=== Records supplied ===
——
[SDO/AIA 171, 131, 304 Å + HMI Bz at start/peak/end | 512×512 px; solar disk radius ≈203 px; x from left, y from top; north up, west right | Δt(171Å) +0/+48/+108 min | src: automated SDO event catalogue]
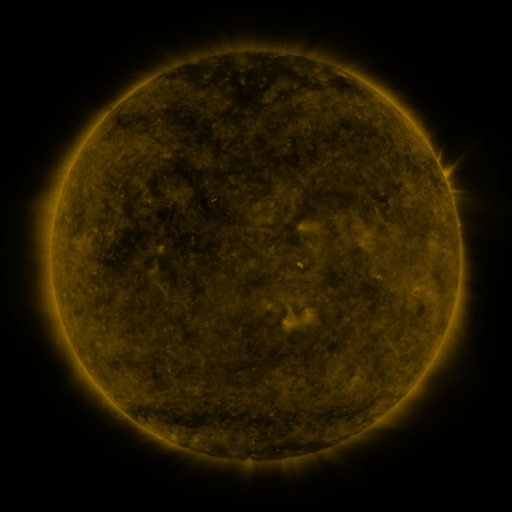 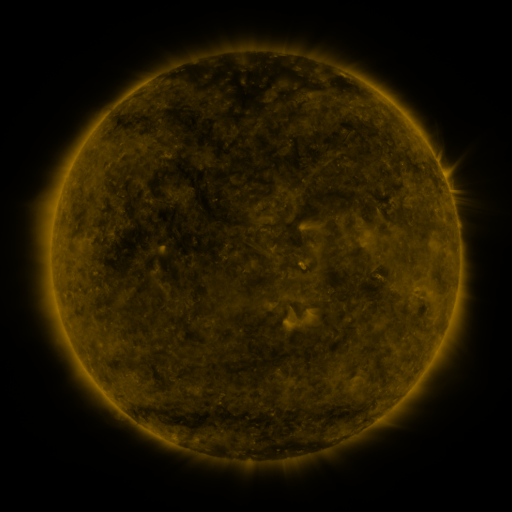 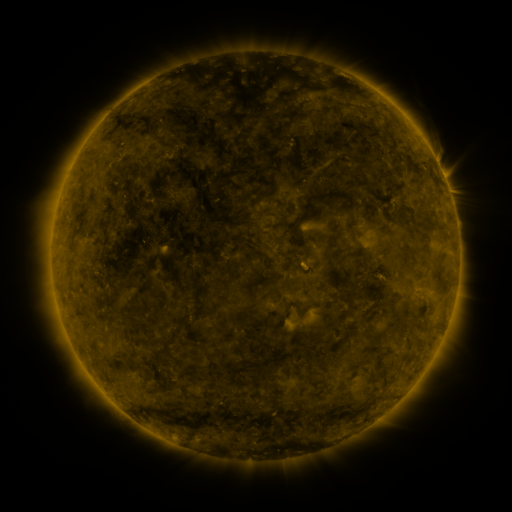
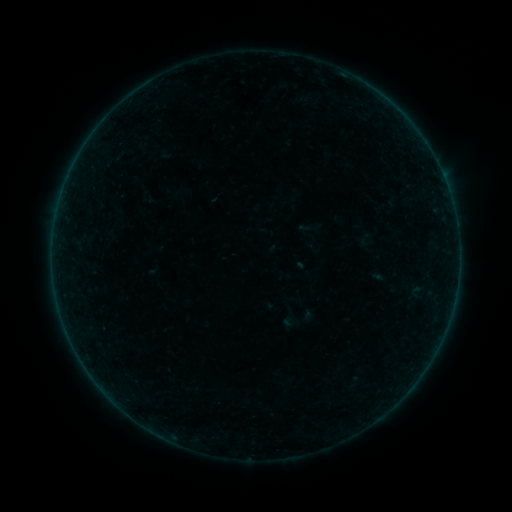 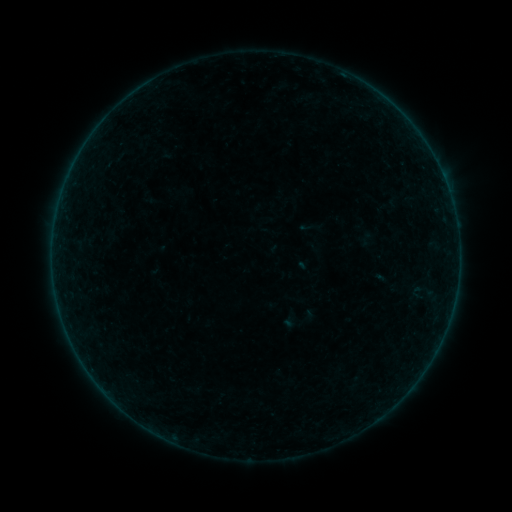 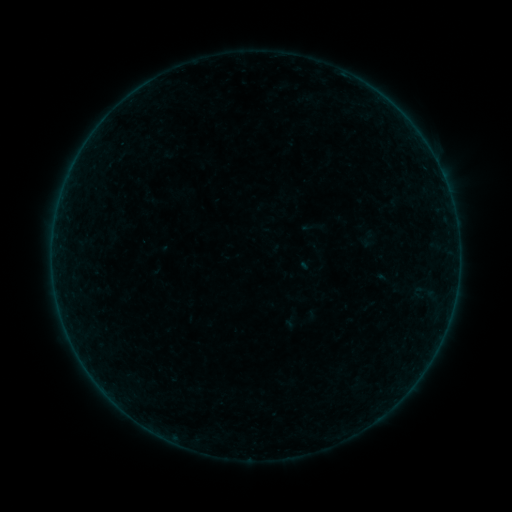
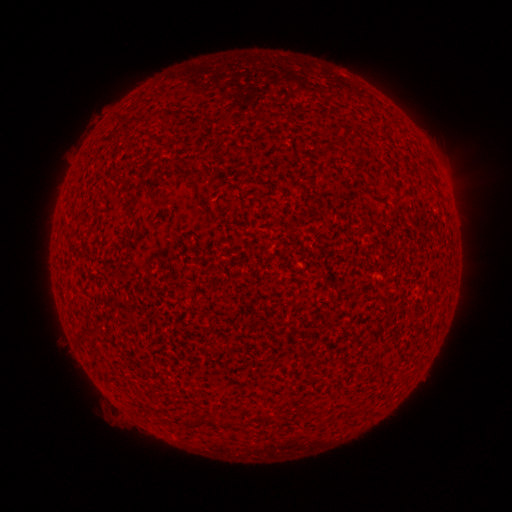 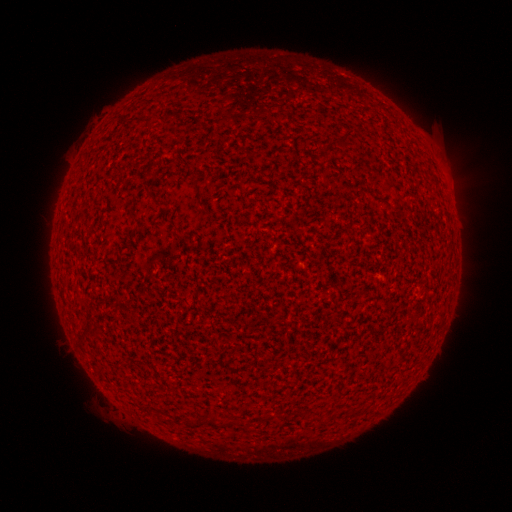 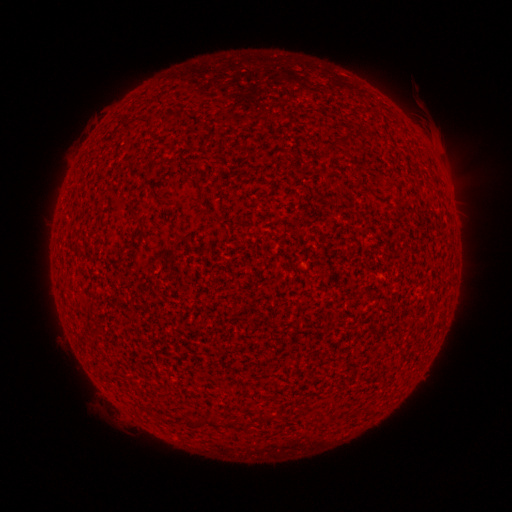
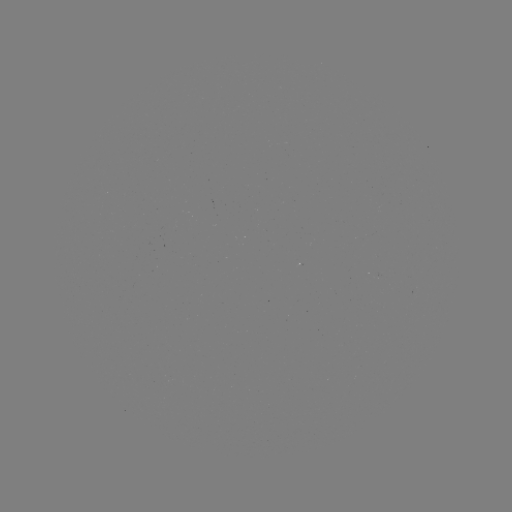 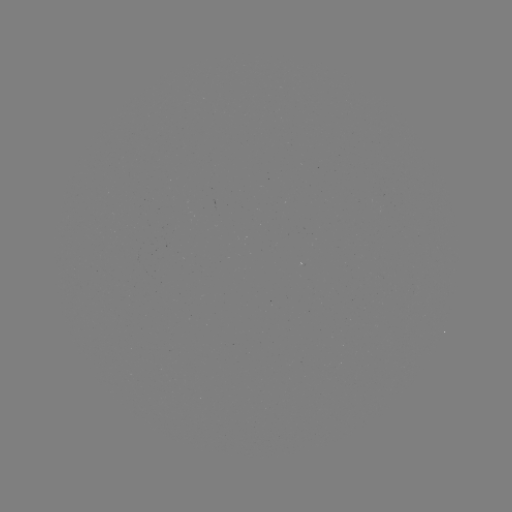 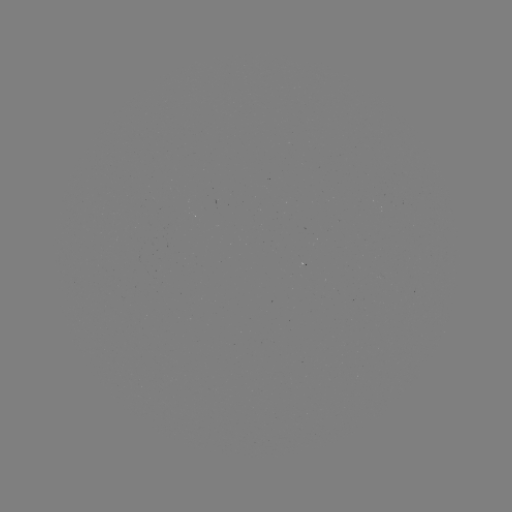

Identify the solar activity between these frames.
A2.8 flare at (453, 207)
——
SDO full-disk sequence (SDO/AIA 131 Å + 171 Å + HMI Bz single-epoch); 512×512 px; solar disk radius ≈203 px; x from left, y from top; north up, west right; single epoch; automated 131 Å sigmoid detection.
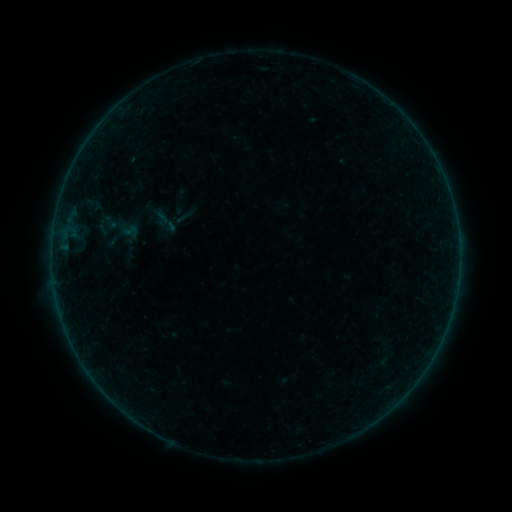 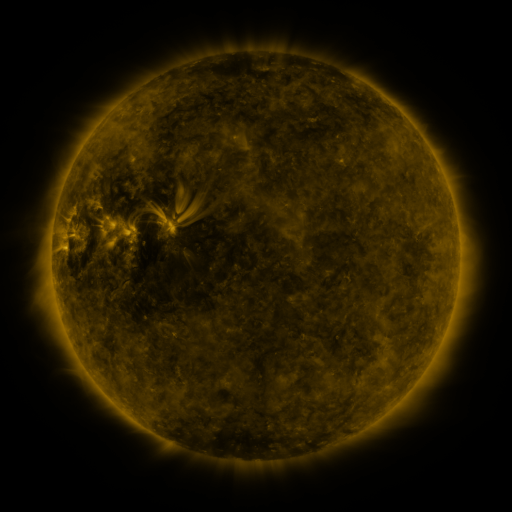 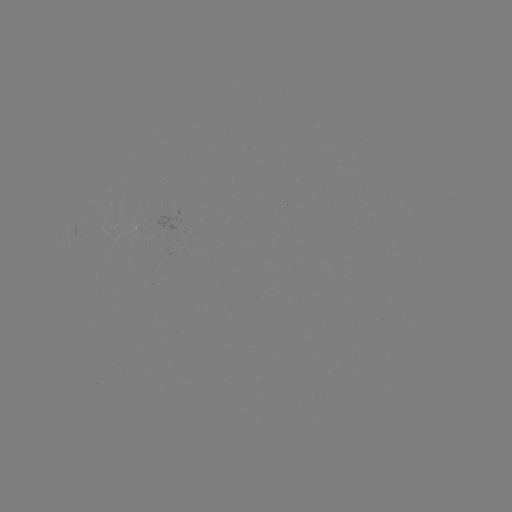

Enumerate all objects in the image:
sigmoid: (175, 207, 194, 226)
——
=== What the exercise asks ===
Can you copy the records word for word, from the line with "SDO full-disk sequence" to the line with "sigmoid: (175, 207, 194, 226)", leaving the pictures out?

=== Answer below ===
SDO full-disk sequence (SDO/AIA 131 Å + 171 Å + HMI Bz single-epoch); 512×512 px; solar disk radius ≈203 px; x from left, y from top; north up, west right; single epoch; automated 131 Å sigmoid detection.

Enumerate all objects in the image:
sigmoid: (175, 207, 194, 226)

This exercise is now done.